2) Storage and description Following the approach described in the "Future registry expansion" section, I intend to add ranges for the values being monitored (which parameters and which ranges are still to be defined).

For example, in the case of number of CPU cores, we would have in the storage: /index/cpu/cores/1/2/4/8/16/32 The search could be like this: "index": ["cpu", {"cores": 4}], to get all nodes with at least 4 cores.

I first implemented an exact search saving only in the database the number of cores: /cpuCores-ID/4. And I created a new attribute node_resource_min that recovers all nodes that have at least the specified parameter. However, to get all the nodes it was necessary to do (1 + (number of runtimes)) requests to the storage. The first to recovery all nodes and 1 for each node to get the value and compare with the requested one.

Following the proposed approach, I can retrieve all nodes with only 1 requests. It seems to use more memory but has better performance.

3) Dynamic information and deployment changes In the first moment, I will not consider this issue. The idea is consider the new parameters for the first deployment only. But I believe it is doable, either by changing the storage system or by adding something in the input functions of the monitoring.

HaraldGustafsson commented 7 years ago

You say dynamic parameters, are you intending to have dynamic number of cores? Anyway be aware that the runtime is single threaded. You are supposed to have one runtime per core.

For parameters that are stable, like number of cores, max CPU rate, max memory, max network bandwidth. I would prefer if you used attributes, these could then be supplied when the runtime starts, and the call to csruntime could easily be wrapped with a tool to derive all values and then supplied to csruntime command.

For parmeters that change during the lifetime of the runtime it looks ok. We already have monitor in the runtime for actors, so to not confuse please use performance capability or resource e.g. POST /node/resource Which could take a larger dictionary with several values that you likely want to update simultaneously. These would then get a storage index-key like: index-/node/resource/cpuload/X/X etc by using new methods in attribute_resolver.py. You have node-id in the URL is that since you could tell any runtime to update the registry also for others?

In general looks interesting, could take a look at it in more detail when you make it public.

brunodonassolo commented 7 years ago

You say dynamic parameters, are you intending to have dynamic number of cores? Anyway be aware that the runtime is single threaded. You are supposed to have one runtime per core.

No, just a bad example =). I agree that it is not a good parameter to consider in the deployment at all given the single-threaded environment.

For parameters that are stable, like number of cores, max CPU rate, max memory, max network bandwidth. I would prefer if you used attributes, these could then be supplied when the runtime starts, and the call to csruntime could easily be wrapped with a tool to derive all values and then supplied to csruntime command.
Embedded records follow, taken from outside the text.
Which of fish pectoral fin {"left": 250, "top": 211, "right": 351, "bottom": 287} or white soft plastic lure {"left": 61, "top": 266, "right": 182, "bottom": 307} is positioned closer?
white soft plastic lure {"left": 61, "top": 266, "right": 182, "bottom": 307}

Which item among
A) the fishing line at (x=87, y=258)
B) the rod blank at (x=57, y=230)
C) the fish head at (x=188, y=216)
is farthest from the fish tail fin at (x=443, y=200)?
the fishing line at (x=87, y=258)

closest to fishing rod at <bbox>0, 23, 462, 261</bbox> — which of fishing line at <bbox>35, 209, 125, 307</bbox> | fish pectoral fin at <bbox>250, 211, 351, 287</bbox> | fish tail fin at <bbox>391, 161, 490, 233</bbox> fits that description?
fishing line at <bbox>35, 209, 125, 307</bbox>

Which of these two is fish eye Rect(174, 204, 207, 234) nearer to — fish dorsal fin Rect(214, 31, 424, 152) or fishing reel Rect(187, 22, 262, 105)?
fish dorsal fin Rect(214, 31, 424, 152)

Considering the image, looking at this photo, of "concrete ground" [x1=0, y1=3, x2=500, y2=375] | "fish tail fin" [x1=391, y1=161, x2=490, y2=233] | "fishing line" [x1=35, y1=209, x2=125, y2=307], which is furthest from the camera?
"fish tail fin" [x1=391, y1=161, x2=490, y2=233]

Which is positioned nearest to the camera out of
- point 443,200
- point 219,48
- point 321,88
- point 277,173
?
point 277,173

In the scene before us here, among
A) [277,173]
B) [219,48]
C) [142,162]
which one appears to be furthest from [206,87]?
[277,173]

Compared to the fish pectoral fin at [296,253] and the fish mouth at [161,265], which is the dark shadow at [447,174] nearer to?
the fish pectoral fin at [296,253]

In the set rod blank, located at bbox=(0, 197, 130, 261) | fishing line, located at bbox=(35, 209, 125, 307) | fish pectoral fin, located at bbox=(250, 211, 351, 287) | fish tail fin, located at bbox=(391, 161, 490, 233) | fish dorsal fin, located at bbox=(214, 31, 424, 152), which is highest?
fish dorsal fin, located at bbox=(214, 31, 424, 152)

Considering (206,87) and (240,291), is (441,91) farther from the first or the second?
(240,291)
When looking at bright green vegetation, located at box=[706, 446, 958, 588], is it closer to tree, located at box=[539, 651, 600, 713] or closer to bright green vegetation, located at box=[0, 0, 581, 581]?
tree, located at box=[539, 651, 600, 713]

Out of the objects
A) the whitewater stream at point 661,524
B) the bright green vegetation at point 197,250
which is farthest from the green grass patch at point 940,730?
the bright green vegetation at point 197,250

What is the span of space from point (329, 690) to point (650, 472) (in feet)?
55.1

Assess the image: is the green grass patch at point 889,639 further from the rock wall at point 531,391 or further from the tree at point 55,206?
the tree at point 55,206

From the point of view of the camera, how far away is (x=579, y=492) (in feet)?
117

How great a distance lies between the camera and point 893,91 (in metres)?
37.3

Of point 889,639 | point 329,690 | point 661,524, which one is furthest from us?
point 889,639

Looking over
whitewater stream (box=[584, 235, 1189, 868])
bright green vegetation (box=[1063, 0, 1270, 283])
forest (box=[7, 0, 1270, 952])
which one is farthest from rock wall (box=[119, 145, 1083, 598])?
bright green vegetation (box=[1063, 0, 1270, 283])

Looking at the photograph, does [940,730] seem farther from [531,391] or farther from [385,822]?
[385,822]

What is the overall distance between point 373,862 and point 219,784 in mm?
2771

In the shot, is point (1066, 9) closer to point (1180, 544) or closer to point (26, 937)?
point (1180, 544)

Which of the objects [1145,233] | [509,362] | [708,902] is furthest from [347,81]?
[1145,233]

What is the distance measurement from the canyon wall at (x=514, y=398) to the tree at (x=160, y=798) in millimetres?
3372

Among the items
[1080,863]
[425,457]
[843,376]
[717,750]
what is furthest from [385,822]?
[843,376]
Ok, I will consider that. I'm just not sure about runtimes running in a container environment. Maybe some of the static values are not so static.

You have node-id in the URL is that since you could tell any runtime to update the registry also for others?

Yes, I left it. I don't think it is really useful, but I don't see a reason to remove it by now.

In general looks interesting, could take a look at it in more detail when you make it public.

Great. I'm developing in my fork of calvin (https://github.com/brunodonassolo/calvin-base/tree/resourceMonitor). As soon I believe I have at least a simple parameter working I'll submit a patch.

I'm struggling a little with the DHT in my local tests. Frequently I got errors messages when updating the values, like "1400-calvin.calvin.runtime.north.storage: Failed to update index-/cpu/avail" and "There are no known neighbors to set".

I'm still investigating, but did these messages say something to you?

Best,

brunodonassolo commented 7 years ago

I believe we can close this issue by now.

I'll open new ones if necessary to discuss another points about the network model in the deployment.

Thanks a lot for the help @HaraldGustafsson.